BRIEF: Could you render all the entries below as a numbered list, one line per number, with the blank lines left out?

DATA SUPPLIED:

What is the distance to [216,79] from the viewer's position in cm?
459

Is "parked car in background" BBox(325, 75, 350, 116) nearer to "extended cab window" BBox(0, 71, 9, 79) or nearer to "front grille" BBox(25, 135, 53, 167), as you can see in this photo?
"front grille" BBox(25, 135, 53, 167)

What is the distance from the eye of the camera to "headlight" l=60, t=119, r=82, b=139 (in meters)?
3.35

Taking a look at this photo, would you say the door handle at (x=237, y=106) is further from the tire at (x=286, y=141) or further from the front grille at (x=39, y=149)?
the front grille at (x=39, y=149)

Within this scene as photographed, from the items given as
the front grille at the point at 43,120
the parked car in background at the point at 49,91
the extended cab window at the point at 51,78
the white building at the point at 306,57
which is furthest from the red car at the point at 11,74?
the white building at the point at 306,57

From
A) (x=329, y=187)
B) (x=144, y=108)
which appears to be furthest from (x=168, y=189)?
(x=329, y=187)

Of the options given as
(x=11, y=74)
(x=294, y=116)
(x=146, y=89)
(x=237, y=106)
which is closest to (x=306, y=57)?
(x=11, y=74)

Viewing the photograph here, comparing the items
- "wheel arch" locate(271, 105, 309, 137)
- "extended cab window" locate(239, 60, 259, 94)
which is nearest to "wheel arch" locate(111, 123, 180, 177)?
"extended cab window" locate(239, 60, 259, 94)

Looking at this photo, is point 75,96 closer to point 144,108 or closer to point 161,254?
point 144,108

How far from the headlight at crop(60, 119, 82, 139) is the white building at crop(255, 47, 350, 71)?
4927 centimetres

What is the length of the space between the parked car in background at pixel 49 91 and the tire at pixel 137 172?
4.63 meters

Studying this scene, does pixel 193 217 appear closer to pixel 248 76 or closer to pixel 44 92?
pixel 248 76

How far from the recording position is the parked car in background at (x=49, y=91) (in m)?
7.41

THE OUTPUT:
1. What is the distance to [216,79] from the viewer's position in cm?
2. 459
3. Is "parked car in background" BBox(325, 75, 350, 116) nearer to "extended cab window" BBox(0, 71, 9, 79) or nearer to "front grille" BBox(25, 135, 53, 167), as you can see in this photo?
4. "front grille" BBox(25, 135, 53, 167)
5. What is the distance from the eye of the camera to "headlight" l=60, t=119, r=82, b=139 (in meters)?
6. 3.35
7. Taking a look at this photo, would you say the door handle at (x=237, y=106) is further from the tire at (x=286, y=141) or further from the front grille at (x=39, y=149)?
8. the front grille at (x=39, y=149)
9. Within this scene as photographed, from the items given as
10. the front grille at the point at 43,120
11. the parked car in background at the point at 49,91
12. the extended cab window at the point at 51,78
13. the white building at the point at 306,57
14. which is furthest from the red car at the point at 11,74?
15. the white building at the point at 306,57
16. From
17. A) (x=329, y=187)
18. B) (x=144, y=108)
19. which appears to be furthest from (x=168, y=189)?
20. (x=329, y=187)
21. Of the options given as
22. (x=11, y=74)
23. (x=294, y=116)
24. (x=146, y=89)
25. (x=237, y=106)
26. which is closest to (x=306, y=57)?
27. (x=11, y=74)
28. Viewing the photograph here, comparing the items
29. - "wheel arch" locate(271, 105, 309, 137)
30. - "extended cab window" locate(239, 60, 259, 94)
31. which is nearest to "wheel arch" locate(111, 123, 180, 177)?
32. "extended cab window" locate(239, 60, 259, 94)
33. Looking at this photo, is point 75,96 closer to point 144,108 or closer to point 161,254?
34. point 144,108
35. How far from the headlight at crop(60, 119, 82, 139) is the white building at crop(255, 47, 350, 71)?
36. 4927 centimetres
37. What is the length of the space between the parked car in background at pixel 49 91 and the tire at pixel 137 172?
38. 4.63 meters
39. Studying this scene, does pixel 193 217 appear closer to pixel 248 76 or closer to pixel 44 92?
40. pixel 248 76
41. How far from the recording position is the parked car in background at (x=49, y=91) (in m)?
42. 7.41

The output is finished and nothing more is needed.